▶ _Given task_: Print every row from the line containing "Of the choices presented as" down to the line containing "Considering the photo, is", inclusive of both, reproducing each line unchanged and nothing else.

▶ _Listed records_:
---+---

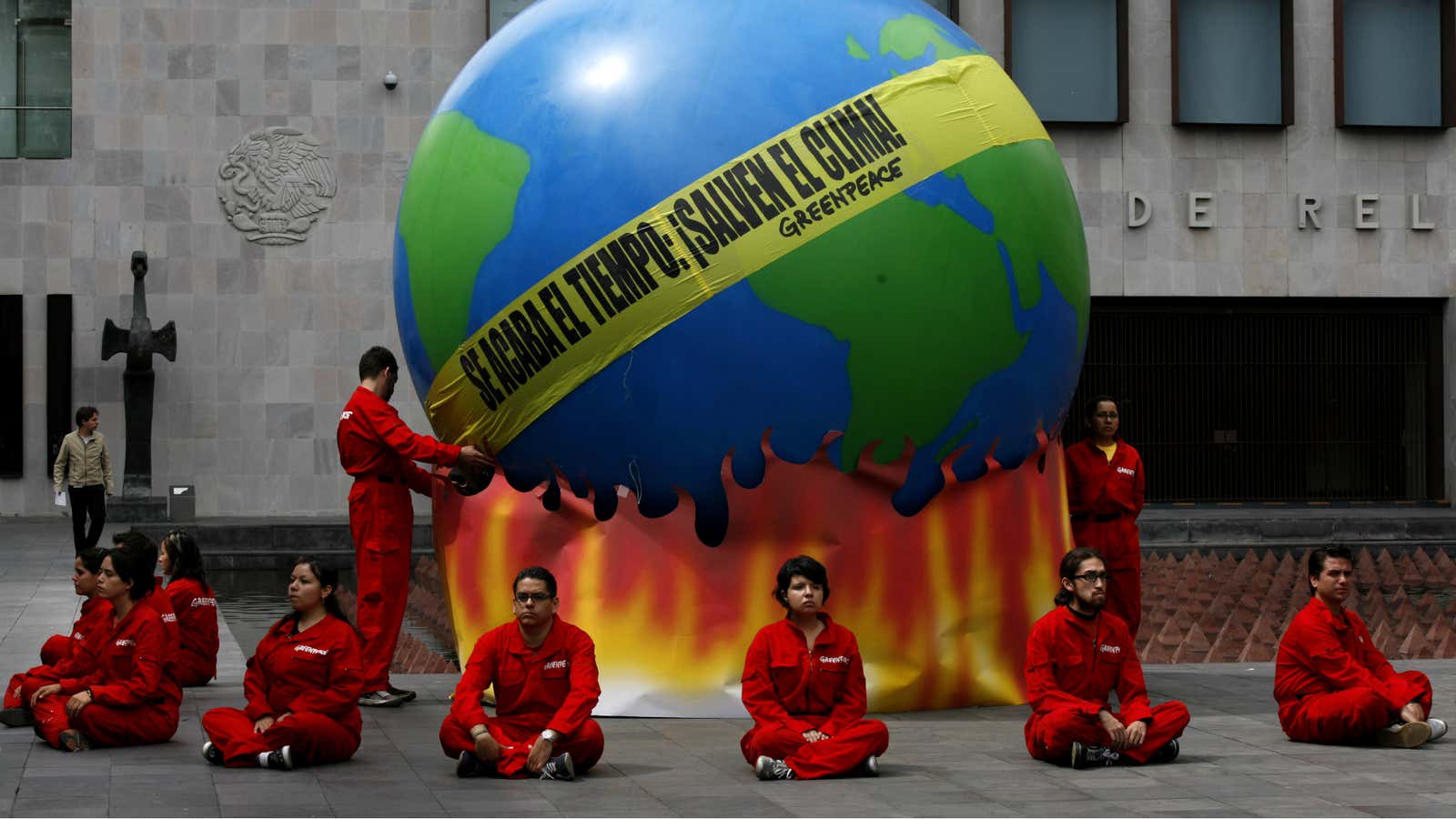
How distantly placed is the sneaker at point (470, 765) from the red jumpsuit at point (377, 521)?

---+---

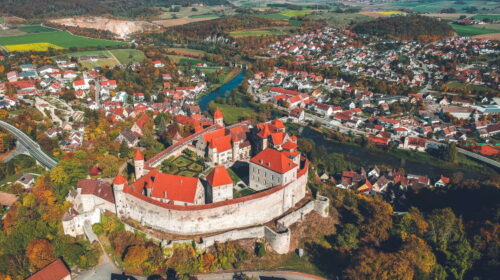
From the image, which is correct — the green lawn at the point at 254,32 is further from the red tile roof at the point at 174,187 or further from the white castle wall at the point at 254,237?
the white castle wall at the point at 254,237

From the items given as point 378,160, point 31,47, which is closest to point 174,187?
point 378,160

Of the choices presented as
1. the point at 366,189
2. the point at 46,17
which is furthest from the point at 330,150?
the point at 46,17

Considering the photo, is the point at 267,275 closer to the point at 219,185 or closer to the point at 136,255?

---+---

▶ _Reply to the exercise_:
Of the choices presented as
1. the point at 366,189
2. the point at 46,17
which is furthest from the point at 330,150?
the point at 46,17

Considering the photo, is the point at 267,275 closer to the point at 219,185 or closer to the point at 136,255?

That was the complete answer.